When diving into the world of LEGO robotics or any STEM-related project, choosing the right components can significantly impact your results. Today, we’re focusing on an essential tool for precision and efficiency in robotics: Time-of-Flight (TOF) distance sensors. Specifically, we’ll compare various TOF Laser Distance Sensors to help you select the one for your needs. In the past, I mistakenly assumed that small differences in the type designation of the sensors wouldn’t matter in their usage. But I learned the hard way that details matter in this investigation.
What is a VCSEL TOF Distance Sensor?
Imagine a bat navigating in the dark using echolocation. A VCSEL TOF distance sensor works on a similar principle but uses light instead of sound. It emits laser signals (from a Vertical Cavity Surface Emitting Laser, or VCSEL) and measures the time-of-flight (TOF) it takes for the light to return after hitting an object.

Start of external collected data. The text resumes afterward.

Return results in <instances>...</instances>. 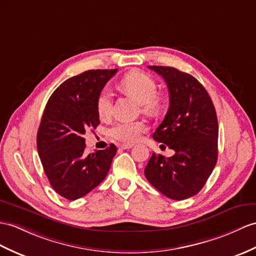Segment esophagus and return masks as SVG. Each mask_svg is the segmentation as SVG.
Wrapping results in <instances>:
<instances>
[{
	"label": "esophagus",
	"mask_w": 256,
	"mask_h": 256,
	"mask_svg": "<svg viewBox=\"0 0 256 256\" xmlns=\"http://www.w3.org/2000/svg\"><path fill=\"white\" fill-rule=\"evenodd\" d=\"M134 146V144H129V143H124V144L120 146L124 150H127V148H132Z\"/></svg>",
	"instance_id": "esophagus-1"
}]
</instances>
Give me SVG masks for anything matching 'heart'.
<instances>
[{
  "label": "heart",
  "mask_w": 256,
  "mask_h": 256,
  "mask_svg": "<svg viewBox=\"0 0 256 256\" xmlns=\"http://www.w3.org/2000/svg\"><path fill=\"white\" fill-rule=\"evenodd\" d=\"M120 86L128 94L142 104L146 112H155L160 106V96L156 92V82L148 74L132 70L127 72L120 79ZM112 100L110 93L103 90L96 98V113L101 120H106L110 115ZM146 124L141 122H117L108 130L110 138L124 143H134L140 139L146 132Z\"/></svg>",
  "instance_id": "b5f03b06"
}]
</instances>
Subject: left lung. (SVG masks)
I'll return each mask as SVG.
<instances>
[{"label": "left lung", "mask_w": 256, "mask_h": 256, "mask_svg": "<svg viewBox=\"0 0 256 256\" xmlns=\"http://www.w3.org/2000/svg\"><path fill=\"white\" fill-rule=\"evenodd\" d=\"M148 68L164 78L170 93V108L153 139L175 154L166 158L153 153L144 175L165 196L184 200L201 191L216 165V110L208 91L191 74L167 66Z\"/></svg>", "instance_id": "obj_1"}]
</instances>
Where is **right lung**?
Returning a JSON list of instances; mask_svg holds the SVG:
<instances>
[{"instance_id":"right-lung-1","label":"right lung","mask_w":256,"mask_h":256,"mask_svg":"<svg viewBox=\"0 0 256 256\" xmlns=\"http://www.w3.org/2000/svg\"><path fill=\"white\" fill-rule=\"evenodd\" d=\"M117 70H88L64 81L50 96L36 146L50 184L67 200L82 198L106 177L117 148L84 153V136L100 124L96 98Z\"/></svg>"}]
</instances>
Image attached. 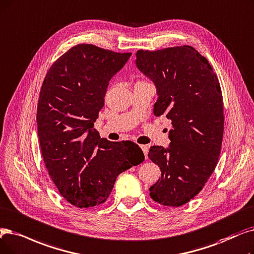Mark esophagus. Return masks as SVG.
<instances>
[{
    "instance_id": "1",
    "label": "esophagus",
    "mask_w": 254,
    "mask_h": 254,
    "mask_svg": "<svg viewBox=\"0 0 254 254\" xmlns=\"http://www.w3.org/2000/svg\"><path fill=\"white\" fill-rule=\"evenodd\" d=\"M141 149L143 150V152H144V156H145V159H147V152H148V146L147 145H140Z\"/></svg>"
}]
</instances>
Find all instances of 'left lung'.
Masks as SVG:
<instances>
[{
  "mask_svg": "<svg viewBox=\"0 0 254 254\" xmlns=\"http://www.w3.org/2000/svg\"><path fill=\"white\" fill-rule=\"evenodd\" d=\"M136 58L138 69L157 88L154 115L172 124L169 147L151 146L148 152L162 172L149 195L162 205L181 206L202 190L218 163L224 129L220 83L190 46L139 50Z\"/></svg>",
  "mask_w": 254,
  "mask_h": 254,
  "instance_id": "left-lung-1",
  "label": "left lung"
}]
</instances>
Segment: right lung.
Segmentation results:
<instances>
[{"label":"right lung","mask_w":254,"mask_h":254,"mask_svg":"<svg viewBox=\"0 0 254 254\" xmlns=\"http://www.w3.org/2000/svg\"><path fill=\"white\" fill-rule=\"evenodd\" d=\"M130 55L78 45L54 62L42 83L36 115L41 153L58 191L74 206L104 203L117 176L144 161L135 143L111 142L93 128L110 80Z\"/></svg>","instance_id":"right-lung-1"}]
</instances>
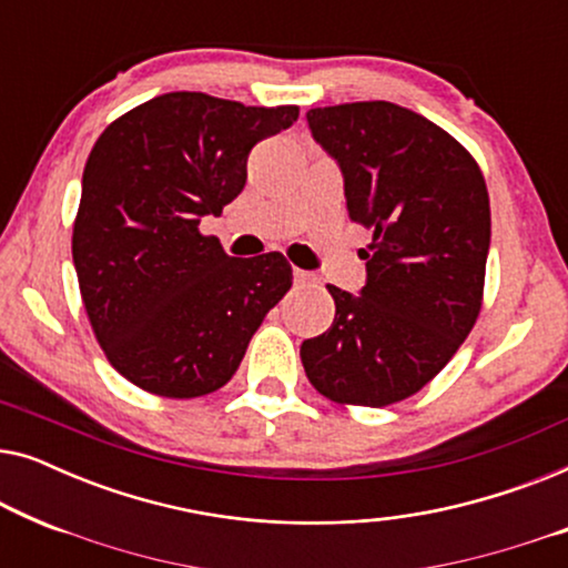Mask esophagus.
I'll list each match as a JSON object with an SVG mask.
<instances>
[{
    "label": "esophagus",
    "mask_w": 568,
    "mask_h": 568,
    "mask_svg": "<svg viewBox=\"0 0 568 568\" xmlns=\"http://www.w3.org/2000/svg\"><path fill=\"white\" fill-rule=\"evenodd\" d=\"M313 282H315L313 274H307V271L302 268H294V284H313Z\"/></svg>",
    "instance_id": "1"
}]
</instances>
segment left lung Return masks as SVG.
Returning a JSON list of instances; mask_svg holds the SVG:
<instances>
[{
  "mask_svg": "<svg viewBox=\"0 0 568 568\" xmlns=\"http://www.w3.org/2000/svg\"><path fill=\"white\" fill-rule=\"evenodd\" d=\"M338 160L348 220L372 232L359 297L328 284L333 325L300 348L341 406L383 408L445 369L484 305L491 206L478 162L445 129L387 100L307 111Z\"/></svg>",
  "mask_w": 568,
  "mask_h": 568,
  "instance_id": "obj_1",
  "label": "left lung"
}]
</instances>
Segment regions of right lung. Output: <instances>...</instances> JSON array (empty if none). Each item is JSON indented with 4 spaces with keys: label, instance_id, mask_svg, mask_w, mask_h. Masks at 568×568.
I'll use <instances>...</instances> for the list:
<instances>
[{
    "label": "right lung",
    "instance_id": "obj_1",
    "mask_svg": "<svg viewBox=\"0 0 568 568\" xmlns=\"http://www.w3.org/2000/svg\"><path fill=\"white\" fill-rule=\"evenodd\" d=\"M297 115V105L165 92L98 136L72 258L92 333L129 383L162 398L220 390L290 292L282 253L232 258L199 224L243 191L247 152Z\"/></svg>",
    "mask_w": 568,
    "mask_h": 568
}]
</instances>
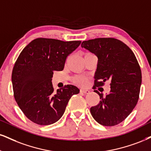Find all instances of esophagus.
<instances>
[{
    "label": "esophagus",
    "instance_id": "1",
    "mask_svg": "<svg viewBox=\"0 0 151 151\" xmlns=\"http://www.w3.org/2000/svg\"><path fill=\"white\" fill-rule=\"evenodd\" d=\"M80 92L81 93H84V94H88L89 92H90V91L88 90H84V89H81V90H80Z\"/></svg>",
    "mask_w": 151,
    "mask_h": 151
}]
</instances>
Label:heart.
Returning a JSON list of instances; mask_svg holds the SVG:
<instances>
[{
  "mask_svg": "<svg viewBox=\"0 0 151 151\" xmlns=\"http://www.w3.org/2000/svg\"><path fill=\"white\" fill-rule=\"evenodd\" d=\"M91 54L92 53L87 52L85 55H91ZM75 82L77 83V84L83 86V85H86V83L87 82V79L85 77H84V76H76V77L75 78Z\"/></svg>",
  "mask_w": 151,
  "mask_h": 151,
  "instance_id": "obj_1",
  "label": "heart"
}]
</instances>
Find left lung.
<instances>
[{"instance_id":"left-lung-1","label":"left lung","mask_w":151,"mask_h":151,"mask_svg":"<svg viewBox=\"0 0 151 151\" xmlns=\"http://www.w3.org/2000/svg\"><path fill=\"white\" fill-rule=\"evenodd\" d=\"M82 47L98 57L92 88L110 81L111 91L105 97L97 90L101 101L90 109L98 123L111 127L125 120L137 105L141 85V70L134 54L126 44L114 38H99L83 41Z\"/></svg>"}]
</instances>
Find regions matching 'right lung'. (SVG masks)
<instances>
[{
  "mask_svg": "<svg viewBox=\"0 0 151 151\" xmlns=\"http://www.w3.org/2000/svg\"><path fill=\"white\" fill-rule=\"evenodd\" d=\"M81 41H62L38 38L28 44L19 55L12 73L14 97L28 119L40 125L58 121L70 97L80 90L72 85L55 92L54 71L64 69L66 58Z\"/></svg>",
  "mask_w": 151,
  "mask_h": 151,
  "instance_id": "add662e5",
  "label": "right lung"
}]
</instances>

This measurement helps determine the distance to that object with high accuracy. It’s the same technology as the sensor in your iPhone that helps with face recognition.

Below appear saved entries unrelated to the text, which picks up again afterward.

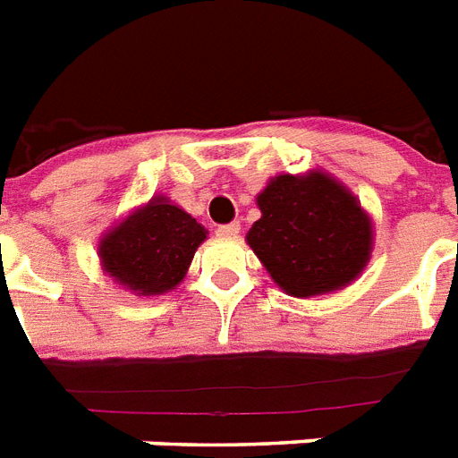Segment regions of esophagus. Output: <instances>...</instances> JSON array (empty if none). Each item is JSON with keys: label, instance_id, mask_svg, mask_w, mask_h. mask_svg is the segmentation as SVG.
Returning <instances> with one entry per match:
<instances>
[{"label": "esophagus", "instance_id": "34e87169", "mask_svg": "<svg viewBox=\"0 0 458 458\" xmlns=\"http://www.w3.org/2000/svg\"><path fill=\"white\" fill-rule=\"evenodd\" d=\"M237 233H240V225H237V223H225V225H218V228H216V235L225 237V240L237 237Z\"/></svg>", "mask_w": 458, "mask_h": 458}]
</instances>
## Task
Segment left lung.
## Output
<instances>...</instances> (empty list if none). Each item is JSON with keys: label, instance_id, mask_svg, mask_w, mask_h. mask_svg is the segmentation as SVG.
<instances>
[{"label": "left lung", "instance_id": "8db88e82", "mask_svg": "<svg viewBox=\"0 0 458 458\" xmlns=\"http://www.w3.org/2000/svg\"><path fill=\"white\" fill-rule=\"evenodd\" d=\"M247 233L266 271L293 297L333 293L363 271L373 228L356 197L323 173L278 175L257 197Z\"/></svg>", "mask_w": 458, "mask_h": 458}]
</instances>
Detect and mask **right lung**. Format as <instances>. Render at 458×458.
<instances>
[{
    "instance_id": "1",
    "label": "right lung",
    "mask_w": 458,
    "mask_h": 458,
    "mask_svg": "<svg viewBox=\"0 0 458 458\" xmlns=\"http://www.w3.org/2000/svg\"><path fill=\"white\" fill-rule=\"evenodd\" d=\"M207 240L197 218L157 197L99 242L104 271L135 294H164L185 278L194 251Z\"/></svg>"
}]
</instances>
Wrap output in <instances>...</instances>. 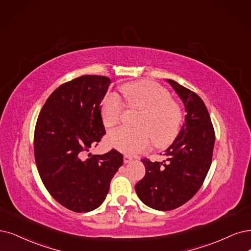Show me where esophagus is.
<instances>
[{"instance_id":"34e87169","label":"esophagus","mask_w":251,"mask_h":251,"mask_svg":"<svg viewBox=\"0 0 251 251\" xmlns=\"http://www.w3.org/2000/svg\"><path fill=\"white\" fill-rule=\"evenodd\" d=\"M123 160H124V163H129V162H131L133 159H132V157L128 156V155H125V156H124V158H123Z\"/></svg>"}]
</instances>
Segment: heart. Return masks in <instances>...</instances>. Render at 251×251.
Wrapping results in <instances>:
<instances>
[{
	"mask_svg": "<svg viewBox=\"0 0 251 251\" xmlns=\"http://www.w3.org/2000/svg\"><path fill=\"white\" fill-rule=\"evenodd\" d=\"M129 107L141 109L136 127H120L108 134V144L127 155L146 150L150 135L156 145L163 146L174 140L181 123V110L171 100L169 92L152 81H135L121 87ZM124 110V103L117 94H108L102 103L101 117L105 126L117 125Z\"/></svg>",
	"mask_w": 251,
	"mask_h": 251,
	"instance_id": "1",
	"label": "heart"
}]
</instances>
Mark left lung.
<instances>
[{
	"label": "left lung",
	"instance_id": "8db88e82",
	"mask_svg": "<svg viewBox=\"0 0 251 251\" xmlns=\"http://www.w3.org/2000/svg\"><path fill=\"white\" fill-rule=\"evenodd\" d=\"M166 81L183 102L185 123L164 151L163 161L142 160L146 175L135 185L137 197L145 205L159 211L179 208L199 191L211 166L215 143L214 129L201 98L177 81Z\"/></svg>",
	"mask_w": 251,
	"mask_h": 251
}]
</instances>
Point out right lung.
<instances>
[{
    "label": "right lung",
    "mask_w": 251,
    "mask_h": 251,
    "mask_svg": "<svg viewBox=\"0 0 251 251\" xmlns=\"http://www.w3.org/2000/svg\"><path fill=\"white\" fill-rule=\"evenodd\" d=\"M110 82L106 76L82 75L63 83L37 120L34 153L40 178L50 196L73 212L97 209L123 164L117 150L85 158L105 134L100 104Z\"/></svg>",
    "instance_id": "right-lung-1"
}]
</instances>
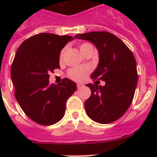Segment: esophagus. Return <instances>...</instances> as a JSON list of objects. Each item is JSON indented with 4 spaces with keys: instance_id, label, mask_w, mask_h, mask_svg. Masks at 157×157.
Instances as JSON below:
<instances>
[{
    "instance_id": "obj_1",
    "label": "esophagus",
    "mask_w": 157,
    "mask_h": 157,
    "mask_svg": "<svg viewBox=\"0 0 157 157\" xmlns=\"http://www.w3.org/2000/svg\"><path fill=\"white\" fill-rule=\"evenodd\" d=\"M82 87H83L82 84H77V88L78 89H81Z\"/></svg>"
}]
</instances>
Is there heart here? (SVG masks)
Instances as JSON below:
<instances>
[{"label":"heart","instance_id":"heart-1","mask_svg":"<svg viewBox=\"0 0 157 157\" xmlns=\"http://www.w3.org/2000/svg\"><path fill=\"white\" fill-rule=\"evenodd\" d=\"M92 47L90 44H89L87 42L81 43L79 45V49L82 53L86 52L87 48ZM66 48H63L61 50L60 53H59V60L62 61L63 59V56H64V52ZM91 68L89 66H78L71 67L67 71V76L72 80L76 82H81L86 78L87 75L90 72Z\"/></svg>","mask_w":157,"mask_h":157}]
</instances>
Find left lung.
I'll return each mask as SVG.
<instances>
[{"label":"left lung","mask_w":157,"mask_h":157,"mask_svg":"<svg viewBox=\"0 0 157 157\" xmlns=\"http://www.w3.org/2000/svg\"><path fill=\"white\" fill-rule=\"evenodd\" d=\"M75 37L88 40L98 48L100 61L90 78L94 81L105 82V86H98L96 82L86 85L91 90V96L85 101L86 114L102 124L119 120L132 103L138 83L133 52L123 41L109 32H89L78 34Z\"/></svg>","instance_id":"8db88e82"}]
</instances>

Are Laser Distance Sensors safe?
You might know lasers from laser pointers — don’t point them into people’s eyes! — or from Sci-fi laser guns and be a little scared. No reason to be afraid of these distance sensors. They use ultra low power lasers that are invisible to the eye! They can send out and time single photons with a SPAD. I think it is astonishing that single photon avalanche diodes (SPADs) exist. Sounds like something out of Start Trek, but you can build into your LEGO robot! In another article, I describe how to make these sensors appear like an official LEGO sensor to your SPIKE and MINDSTORMS hub. Now let’s go over some laser distance sensor options you can buy and build in.
The classic VL53L0x
The VL53L0x is like the reliable compact car of TOF sensors — small, efficient, and widely applicable. This ST product has been in production since 2016, and it never went away. I’ve been using a simple one from Aliexpress, glued to a 3M beam. If you would rather not hot glue LEGO, There is also a nice DFRobot version with handy mounting holes and a Gravity port and jumper wires. M5 stack also sells a VL53L0x. It is rather bulky, but it features two technic holes, and it has the same Grove connector as the LMS-ESP32.
Advantages:
- Compact size.
- Usable detection rate: 30 samples per second.
Disadvantages:
- Jittery results. I use a running average in most programs to avoid the jitter.
- Limited maximum range. The specs give it a max range of up to 2m, but I found it was unreliable over 80cm. The 2m range is probably for a large white object, indoors.
- Performance degrades in high ambient light, like direct sunlight. On a very sunny day I have to close the blinds a bit.
The advanced VL53L3cx
Think of the VL53L3cx as an upgraded version of its predecessor, offering enhanced features suitable for more dynamic applications. I have tested a VL53L3cx from DFRobot. For my testing application, I built a Bluetooth MIDI controller with Arduino, and I was delighted with the low latency and accurate sensor readings.
Advantages:
- Improved range over the VL53L0x.
- Better performance in various lighting conditions.
- Less jittery compared to the VL53L0x.
- 4×4 and 8×8 grid of distance detection, instead of a single point, though I have not been able to access this feature yet.
Disadvantages:
- No python library that I could find. I had to use Arduino.
- Needs 6 wires to connect instead of the standard four i2c leads
The super high-tech VL53L5cx
The VL53L5x could be considered the sports car among TOF sensors — fast, powerful, and equipped with advanced features.
Advantages:
- Wide field of view allows detection over larger areas: 65º diagonal field of view.
- Even faster at 60 ranging samples per second.
- Up to 4m detection range.
- Smart on-chip functions like motion tracking.
- I found a python library, but I wasn’t able to test it, because…
Disadvantages:
- I don’t have one!
- I found the VL53L3CX challenging to use, and I expect this one to be even harder to use, since it comes with so many features!
The TMF8801 and TMF8701 alternative from AMS OSRAM
The TMF8701 and TMF8801 are range sensing alternatives from AMS OSRAM. Reliable, robust and slow. The 8801 is long range, the 8701 is short range (<60cm).
Advantages:
- Robust against different surface colors and reflectivities.
- Robust outdoor performance.
- There was a Python library for Raspberry Pi. I ported the TMF8801 library to Micropython and ESP32.
- Works with the four i2c leads
- Has an (optional) interrupt pin to signal new data
Disadvantage:
- Too slow for steering fast robots, at 3 samples per second. The spec sheet says it should be able to do 10Hz sampling, but that only works at distances of less than 12cm.
- Slow to boot. The driver needs to upload a ‘ram update’ every time you want to use it.
Choosing the right TOF sensor
The right sensor involves considering your project’s specific needs — whether it’s range, accuracy, size constraints, or cost. By understanding each model’s strengths and weaknesses, you can tailor your selection process to ensure optimal performance in your robotics applications.